TASK ITEM
With the first line as the start and the line containing "Photo illustration. Navigating" as the end, write out every line of the records exactly.

[Excerpts from a dataset]
☆ ☆ ☆ ☆ ☆

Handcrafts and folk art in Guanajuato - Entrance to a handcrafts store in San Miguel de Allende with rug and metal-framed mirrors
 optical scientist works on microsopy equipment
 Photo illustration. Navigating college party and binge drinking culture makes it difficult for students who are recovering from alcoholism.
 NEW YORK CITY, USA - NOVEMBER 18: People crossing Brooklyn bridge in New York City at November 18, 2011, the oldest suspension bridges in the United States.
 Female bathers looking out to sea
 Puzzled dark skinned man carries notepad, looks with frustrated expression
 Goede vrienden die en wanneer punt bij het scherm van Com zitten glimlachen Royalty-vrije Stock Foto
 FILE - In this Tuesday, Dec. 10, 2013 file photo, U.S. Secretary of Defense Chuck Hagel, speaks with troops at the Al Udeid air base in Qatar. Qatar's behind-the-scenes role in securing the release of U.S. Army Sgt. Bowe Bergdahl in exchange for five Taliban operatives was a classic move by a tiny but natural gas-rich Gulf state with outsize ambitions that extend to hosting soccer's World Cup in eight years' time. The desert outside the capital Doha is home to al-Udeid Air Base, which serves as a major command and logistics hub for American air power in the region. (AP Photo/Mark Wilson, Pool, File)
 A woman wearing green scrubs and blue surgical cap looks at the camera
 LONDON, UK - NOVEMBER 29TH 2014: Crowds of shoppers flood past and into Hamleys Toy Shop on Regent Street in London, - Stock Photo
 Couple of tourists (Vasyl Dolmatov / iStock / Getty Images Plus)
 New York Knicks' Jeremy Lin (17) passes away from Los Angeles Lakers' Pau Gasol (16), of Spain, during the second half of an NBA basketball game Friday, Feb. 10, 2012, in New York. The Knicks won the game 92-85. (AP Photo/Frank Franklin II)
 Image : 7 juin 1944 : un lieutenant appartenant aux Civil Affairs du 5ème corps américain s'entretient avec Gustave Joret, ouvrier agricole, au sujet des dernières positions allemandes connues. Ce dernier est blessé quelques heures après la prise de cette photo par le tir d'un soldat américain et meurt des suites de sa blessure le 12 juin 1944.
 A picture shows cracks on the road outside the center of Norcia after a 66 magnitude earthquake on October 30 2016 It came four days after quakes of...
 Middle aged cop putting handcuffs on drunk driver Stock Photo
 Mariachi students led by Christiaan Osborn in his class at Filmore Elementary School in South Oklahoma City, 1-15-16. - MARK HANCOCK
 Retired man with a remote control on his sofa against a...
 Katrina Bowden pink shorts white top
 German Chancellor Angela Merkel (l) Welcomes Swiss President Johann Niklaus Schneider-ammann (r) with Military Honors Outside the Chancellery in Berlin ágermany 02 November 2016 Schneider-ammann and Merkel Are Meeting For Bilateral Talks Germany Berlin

☆ ☆ ☆ ☆ ☆

OUTPUT OF THE TASK
Handcrafts and folk art in Guanajuato - Entrance to a handcrafts store in San Miguel de Allende with rug and metal-framed mirrors
 optical scientist works on microsopy equipment
 Photo illustration. Navigating college party and binge drinking culture makes it difficult for students who are recovering from alcoholism.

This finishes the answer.